Melting phenomenon of non-linear radiative generalized second grade nanoliquid

Abstract

This article communicates the heat transfer improvement with bioconvective-flow of generalized second-grade nanofluid under melting mechanisms through a stretched surface in the occurrence of microorganisms. The impacts of activation action and nonlinear thermal radiation are considered. Heat dependent thermal conductivity and thermal diffusivity with the impacts of thermal and solutal Robin's conditions are adopted. The set of PDE's is reducing into coupled ordinary differential equations by introducing appropriate similarity transformation.
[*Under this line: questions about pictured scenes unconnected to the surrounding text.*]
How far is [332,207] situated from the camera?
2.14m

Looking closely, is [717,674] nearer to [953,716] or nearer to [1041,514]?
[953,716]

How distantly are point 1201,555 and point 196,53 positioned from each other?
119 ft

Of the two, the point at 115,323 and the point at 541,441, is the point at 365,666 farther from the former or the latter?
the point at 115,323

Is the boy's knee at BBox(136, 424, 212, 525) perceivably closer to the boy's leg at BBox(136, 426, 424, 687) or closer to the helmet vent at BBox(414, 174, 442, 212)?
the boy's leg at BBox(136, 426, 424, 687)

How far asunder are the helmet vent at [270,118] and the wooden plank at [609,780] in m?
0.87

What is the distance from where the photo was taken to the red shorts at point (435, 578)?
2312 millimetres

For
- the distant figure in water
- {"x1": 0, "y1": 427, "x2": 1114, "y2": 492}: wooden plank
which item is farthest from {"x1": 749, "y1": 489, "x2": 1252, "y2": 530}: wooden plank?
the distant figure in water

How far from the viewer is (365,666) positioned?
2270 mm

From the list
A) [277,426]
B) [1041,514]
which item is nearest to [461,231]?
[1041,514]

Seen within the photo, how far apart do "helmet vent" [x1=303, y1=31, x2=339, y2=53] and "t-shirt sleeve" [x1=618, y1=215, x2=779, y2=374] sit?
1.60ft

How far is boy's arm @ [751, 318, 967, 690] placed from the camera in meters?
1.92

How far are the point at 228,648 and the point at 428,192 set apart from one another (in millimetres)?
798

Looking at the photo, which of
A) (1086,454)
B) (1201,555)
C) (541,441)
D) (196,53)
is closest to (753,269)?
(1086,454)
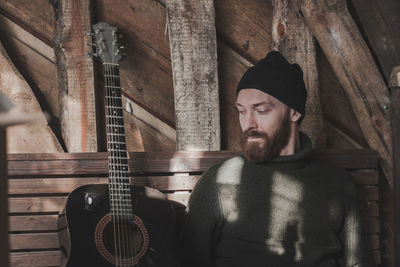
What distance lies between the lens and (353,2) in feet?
8.91

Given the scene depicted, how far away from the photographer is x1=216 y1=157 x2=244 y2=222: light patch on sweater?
239 centimetres

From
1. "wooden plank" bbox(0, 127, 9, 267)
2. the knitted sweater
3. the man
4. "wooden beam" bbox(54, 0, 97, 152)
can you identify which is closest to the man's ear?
the man

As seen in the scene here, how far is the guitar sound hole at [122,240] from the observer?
2215mm

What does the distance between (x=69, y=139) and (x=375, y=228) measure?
1.76 m

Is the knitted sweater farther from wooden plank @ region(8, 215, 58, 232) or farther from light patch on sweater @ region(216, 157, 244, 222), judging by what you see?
wooden plank @ region(8, 215, 58, 232)

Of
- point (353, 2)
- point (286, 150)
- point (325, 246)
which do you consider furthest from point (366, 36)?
point (325, 246)

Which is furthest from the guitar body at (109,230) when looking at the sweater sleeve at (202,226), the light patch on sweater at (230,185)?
the light patch on sweater at (230,185)

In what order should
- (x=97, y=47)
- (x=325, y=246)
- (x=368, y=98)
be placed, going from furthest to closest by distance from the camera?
(x=368, y=98) → (x=97, y=47) → (x=325, y=246)

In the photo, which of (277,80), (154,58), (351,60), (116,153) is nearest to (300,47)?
(351,60)

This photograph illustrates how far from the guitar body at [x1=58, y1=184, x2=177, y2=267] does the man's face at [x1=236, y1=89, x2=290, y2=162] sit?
1.59ft

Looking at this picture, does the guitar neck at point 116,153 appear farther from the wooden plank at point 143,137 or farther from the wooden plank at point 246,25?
the wooden plank at point 246,25

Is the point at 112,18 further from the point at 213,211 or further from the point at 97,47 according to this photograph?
the point at 213,211

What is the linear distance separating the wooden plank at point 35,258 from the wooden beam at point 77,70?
0.57 metres

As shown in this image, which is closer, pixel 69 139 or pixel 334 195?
pixel 334 195
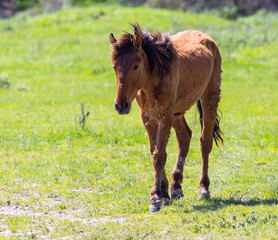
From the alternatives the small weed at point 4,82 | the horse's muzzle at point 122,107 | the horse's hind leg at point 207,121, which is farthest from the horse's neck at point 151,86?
the small weed at point 4,82

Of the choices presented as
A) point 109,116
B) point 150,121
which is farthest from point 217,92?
point 109,116

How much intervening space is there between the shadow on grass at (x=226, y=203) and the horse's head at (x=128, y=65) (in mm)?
1731

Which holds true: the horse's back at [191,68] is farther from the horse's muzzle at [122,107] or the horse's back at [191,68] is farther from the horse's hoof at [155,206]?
the horse's hoof at [155,206]

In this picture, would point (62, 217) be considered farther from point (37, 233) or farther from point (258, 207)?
point (258, 207)

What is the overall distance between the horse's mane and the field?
1.17ft

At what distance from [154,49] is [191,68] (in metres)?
0.95

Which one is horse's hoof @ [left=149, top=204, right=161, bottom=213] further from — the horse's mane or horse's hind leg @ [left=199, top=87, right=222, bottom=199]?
the horse's mane

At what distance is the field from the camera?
647 cm

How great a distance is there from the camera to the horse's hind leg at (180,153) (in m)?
7.75

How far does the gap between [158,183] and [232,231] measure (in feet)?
4.76

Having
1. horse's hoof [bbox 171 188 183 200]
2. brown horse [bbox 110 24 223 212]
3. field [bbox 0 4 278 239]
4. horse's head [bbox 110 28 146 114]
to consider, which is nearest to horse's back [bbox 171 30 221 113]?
brown horse [bbox 110 24 223 212]

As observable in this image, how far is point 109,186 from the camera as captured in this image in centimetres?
852

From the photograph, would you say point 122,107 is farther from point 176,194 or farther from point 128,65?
point 176,194

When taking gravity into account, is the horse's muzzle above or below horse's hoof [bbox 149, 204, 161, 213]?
above
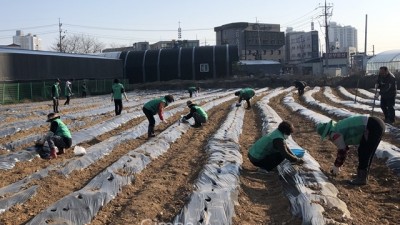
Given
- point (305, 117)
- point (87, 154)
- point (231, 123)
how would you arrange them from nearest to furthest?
1. point (87, 154)
2. point (231, 123)
3. point (305, 117)

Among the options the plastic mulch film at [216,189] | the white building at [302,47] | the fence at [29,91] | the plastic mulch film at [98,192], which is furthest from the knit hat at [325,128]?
the white building at [302,47]

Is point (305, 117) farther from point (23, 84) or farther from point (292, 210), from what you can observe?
point (23, 84)

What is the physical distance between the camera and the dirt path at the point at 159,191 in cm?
532

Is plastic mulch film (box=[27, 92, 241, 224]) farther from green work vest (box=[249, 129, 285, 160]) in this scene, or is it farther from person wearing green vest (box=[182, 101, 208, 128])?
person wearing green vest (box=[182, 101, 208, 128])

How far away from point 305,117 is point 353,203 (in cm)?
983

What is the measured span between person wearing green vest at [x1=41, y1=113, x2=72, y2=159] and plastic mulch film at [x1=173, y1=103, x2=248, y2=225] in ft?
9.98

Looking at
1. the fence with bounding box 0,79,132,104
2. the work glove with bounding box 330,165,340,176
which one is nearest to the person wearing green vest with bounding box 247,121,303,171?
the work glove with bounding box 330,165,340,176

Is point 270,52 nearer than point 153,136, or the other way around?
point 153,136

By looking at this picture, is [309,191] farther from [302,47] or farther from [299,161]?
[302,47]

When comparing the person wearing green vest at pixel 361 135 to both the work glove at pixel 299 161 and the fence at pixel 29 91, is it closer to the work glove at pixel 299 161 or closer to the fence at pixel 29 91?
the work glove at pixel 299 161

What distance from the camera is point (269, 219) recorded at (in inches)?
211

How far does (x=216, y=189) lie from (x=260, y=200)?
25.1 inches

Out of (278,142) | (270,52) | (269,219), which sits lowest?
(269,219)

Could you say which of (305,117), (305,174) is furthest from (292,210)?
(305,117)
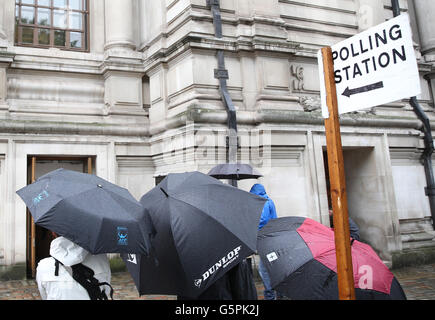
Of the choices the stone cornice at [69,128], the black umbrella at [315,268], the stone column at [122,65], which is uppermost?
the stone column at [122,65]

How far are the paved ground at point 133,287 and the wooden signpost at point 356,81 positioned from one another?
3640mm

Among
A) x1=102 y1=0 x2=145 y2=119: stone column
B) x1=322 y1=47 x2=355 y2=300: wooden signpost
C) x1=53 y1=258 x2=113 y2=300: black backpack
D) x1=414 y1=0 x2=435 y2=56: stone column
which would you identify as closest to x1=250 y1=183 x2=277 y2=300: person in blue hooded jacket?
x1=322 y1=47 x2=355 y2=300: wooden signpost

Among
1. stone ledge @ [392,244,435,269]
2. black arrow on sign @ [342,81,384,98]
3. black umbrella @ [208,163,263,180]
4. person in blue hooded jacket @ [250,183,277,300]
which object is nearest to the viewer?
black arrow on sign @ [342,81,384,98]

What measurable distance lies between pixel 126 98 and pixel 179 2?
7.36ft

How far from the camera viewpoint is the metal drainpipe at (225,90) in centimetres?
730

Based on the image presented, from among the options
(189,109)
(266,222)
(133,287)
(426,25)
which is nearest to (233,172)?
(266,222)

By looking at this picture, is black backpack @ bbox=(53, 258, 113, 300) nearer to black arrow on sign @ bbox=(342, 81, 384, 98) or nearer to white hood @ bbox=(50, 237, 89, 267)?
white hood @ bbox=(50, 237, 89, 267)

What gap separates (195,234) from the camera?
110 inches

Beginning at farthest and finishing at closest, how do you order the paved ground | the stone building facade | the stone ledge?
the stone ledge → the stone building facade → the paved ground

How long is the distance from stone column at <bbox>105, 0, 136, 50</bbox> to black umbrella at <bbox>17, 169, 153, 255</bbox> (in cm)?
677

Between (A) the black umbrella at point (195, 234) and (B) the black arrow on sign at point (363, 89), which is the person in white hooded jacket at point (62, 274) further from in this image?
(B) the black arrow on sign at point (363, 89)

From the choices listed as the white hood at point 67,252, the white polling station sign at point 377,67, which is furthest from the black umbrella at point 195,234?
the white polling station sign at point 377,67

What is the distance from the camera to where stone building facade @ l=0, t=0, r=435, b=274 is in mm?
7547
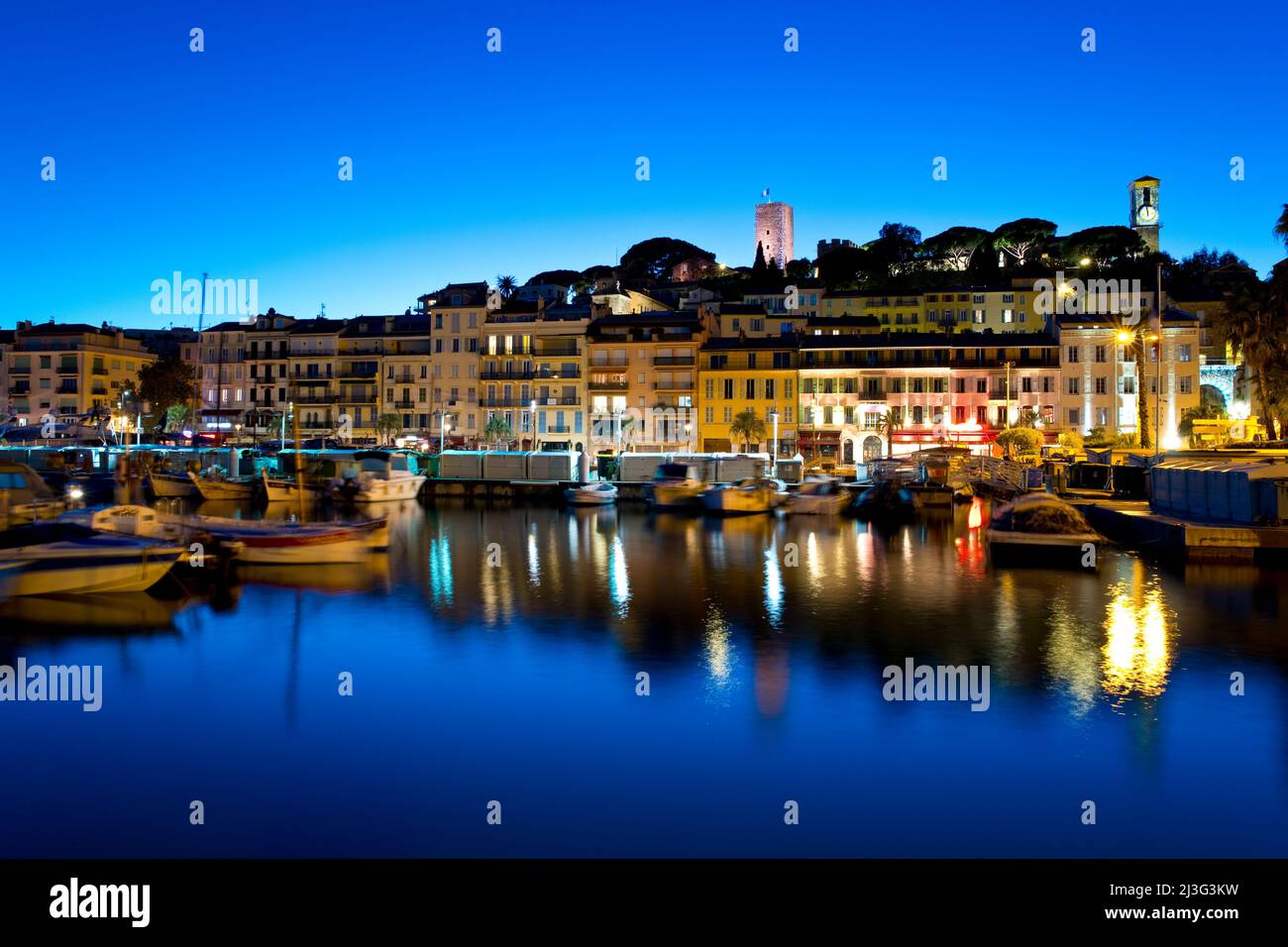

The numerical solution of the dimensionless ordinary ones is attained by implementing a numerical scheme specifically the bvp4c tool in MATLAB. Aspects of distinguishing vital parameters against velocity field, heat profile, the concentration of nanoparticles, microorganisms' field are revealed graphically. The numerical estimation of skin friction coefficient, temperature transfer rate, mass transfer rate, and microorganisms mass transfer rate are also acquired in tabular data. This scrutiny reported that the flow of fluid is improved with increment in the magnitudes of modifies second-grade fluid parameter while reducing for buoyancy ratio parameter. Furthermore, the heat field reduces for a larger melting number. The microorganism's field is riches for greater microorganisms Biot number.